Figure 1 shows the output during conventional rectification spark detection (an explanatory diagram of No. g,
Fig. 2 is a diagram showing the relationship between the number of sparks and the output voltage at the time of detection depending on the presence or absence of brush sliding failure, and Fig. 3 is an example of the present invention, showing the spark detection method of the 'a armature' direct pressure type. A configuration diagram of a rectified spark monitoring device that uses a spark detection method using spark rays, Fig. 4 is an explanation of the operation of the detection signal, and Fig. 5 shows a rectification method that uses a combination of a single voltage type spark detection method and a brush vibration detection method. FIG. 6 is a diagram illustrating the configuration of the spark monitoring station, and is an explanatory diagram of the operation of the detection signal shown in FIG. 5. 2... Commutator, 3.3'... Brush, 8.8'...

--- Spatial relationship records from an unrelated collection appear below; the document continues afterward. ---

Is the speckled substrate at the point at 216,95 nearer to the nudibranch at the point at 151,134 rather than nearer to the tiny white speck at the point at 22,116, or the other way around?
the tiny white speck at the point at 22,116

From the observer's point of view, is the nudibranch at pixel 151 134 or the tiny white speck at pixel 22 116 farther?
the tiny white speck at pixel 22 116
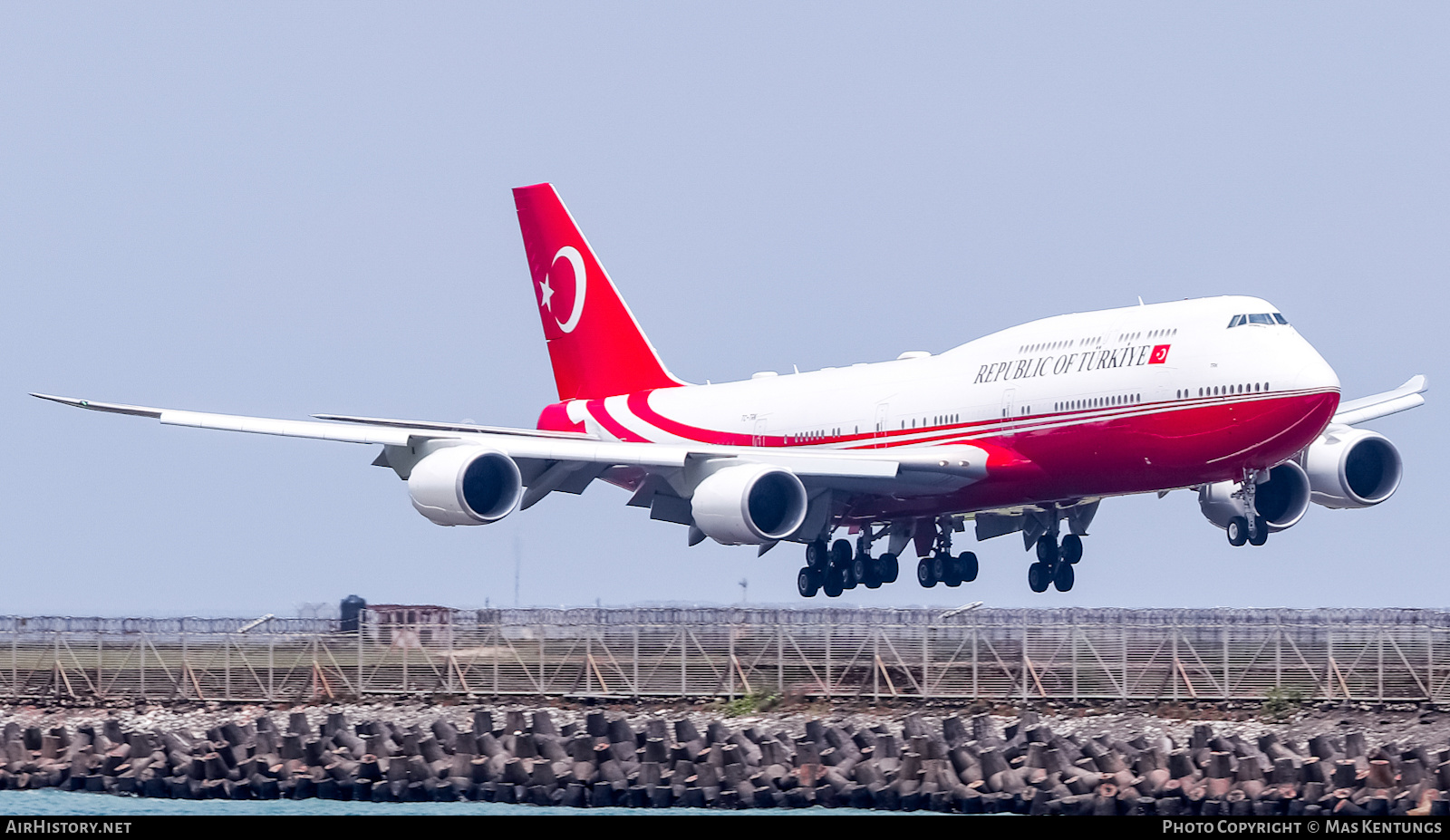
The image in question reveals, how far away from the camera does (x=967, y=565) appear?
5378 cm

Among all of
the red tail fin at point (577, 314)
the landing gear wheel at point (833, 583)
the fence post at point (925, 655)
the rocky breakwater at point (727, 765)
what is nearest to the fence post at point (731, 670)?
the rocky breakwater at point (727, 765)

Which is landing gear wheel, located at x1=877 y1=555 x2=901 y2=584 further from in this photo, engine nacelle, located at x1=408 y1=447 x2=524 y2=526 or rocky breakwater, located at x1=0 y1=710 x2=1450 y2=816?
rocky breakwater, located at x1=0 y1=710 x2=1450 y2=816

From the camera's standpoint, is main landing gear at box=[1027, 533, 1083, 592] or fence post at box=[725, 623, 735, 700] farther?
main landing gear at box=[1027, 533, 1083, 592]

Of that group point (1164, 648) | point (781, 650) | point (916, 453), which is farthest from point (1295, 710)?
point (916, 453)

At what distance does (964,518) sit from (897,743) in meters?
17.2

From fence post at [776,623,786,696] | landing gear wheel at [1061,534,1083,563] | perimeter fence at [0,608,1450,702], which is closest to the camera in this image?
perimeter fence at [0,608,1450,702]

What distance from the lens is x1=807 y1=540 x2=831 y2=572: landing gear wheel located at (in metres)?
52.9

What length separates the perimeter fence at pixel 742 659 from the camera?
126 feet

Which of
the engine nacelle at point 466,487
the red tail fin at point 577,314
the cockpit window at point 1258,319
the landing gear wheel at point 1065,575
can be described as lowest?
the landing gear wheel at point 1065,575

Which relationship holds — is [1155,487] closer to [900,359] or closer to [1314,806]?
[900,359]

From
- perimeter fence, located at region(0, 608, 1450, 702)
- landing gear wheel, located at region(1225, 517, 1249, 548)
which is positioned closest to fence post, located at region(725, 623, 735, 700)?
perimeter fence, located at region(0, 608, 1450, 702)

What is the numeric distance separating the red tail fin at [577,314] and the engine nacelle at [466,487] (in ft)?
40.7

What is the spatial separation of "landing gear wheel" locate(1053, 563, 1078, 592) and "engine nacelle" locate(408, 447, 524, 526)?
44.7ft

- Capacitor, 9... Isolation amplifier, 10... Waveform shaping circuit, 16... Comparator, 18... Vibration element, 19
... Vibration meter, 20-3m A; Oj'b'-1)

Claims (1)

[Claims] 1. Commutation spark monitoring that detects commutation sparks generated between the commutator and brushes! In the warehouse, two different rectification spark detection methods are used together, the two detection values are compared with a comparator, and an output signal is output only when both side output values are input at the same time. A rectifying spark monitoring device characterized in that it is configured not to output a voltage detected due to a sliding failure. 2. In the first claim, there are two spark detection methods, one of which is an armature voltage type, a stand voltage type, and a field voltage type, and the other one is a spark light type. or a rectified spark monitoring device characterized by having one of the following radio waveforms. 3. In claim 1, brush pressure of a brush or a brush holder is applied to a spark detection unit of any one of armature voltage type, stand voltage type, or field voltage type, which is a rectified spark detection method. A pendulum is provided in the spring part, and the vibration of the brush is detected by this vibrating element, and the output is sent to the vibration meter, sent to a rectifier circuit, converted to DC voltage, and inputted to the comparator. When the DC voltage that detected vibration is above a predetermined level, the output voltage from the spark detection section is outputted entirely by the comparator, but when the DC voltage that detected vibration is above a predetermined level, the output voltage from the spark detection section is output from the spark detection section. A rectifying spark monitoring device characterized in that it prevents output from the rectifying spark monitoring device.